**DATA BELOW:**
= Beginning of Section =
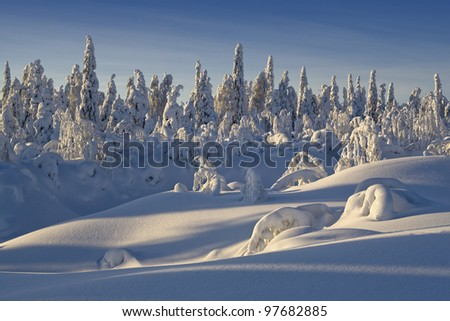 Northern Ural Mountains. Fantastic snow figures on trees. Frosty morning on border with Siberia.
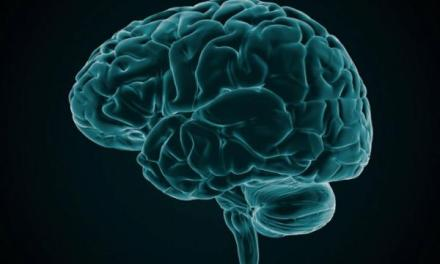 Male and female brain are identical: Study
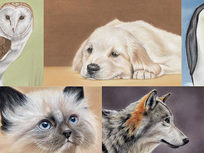 Drawing Animals Using Pastel Pencils - Product Image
= End of Section =
**WHAT YOU WILL DO:** Each line from the one with "Male and female brain are identical: Study" to the last line of the listing should be returned exactly, both ends included, and no picture with them.

**TASK RESPONSE:**
 Male and female brain are identical: Study
 Drawing Animals Using Pastel Pencils - Product Image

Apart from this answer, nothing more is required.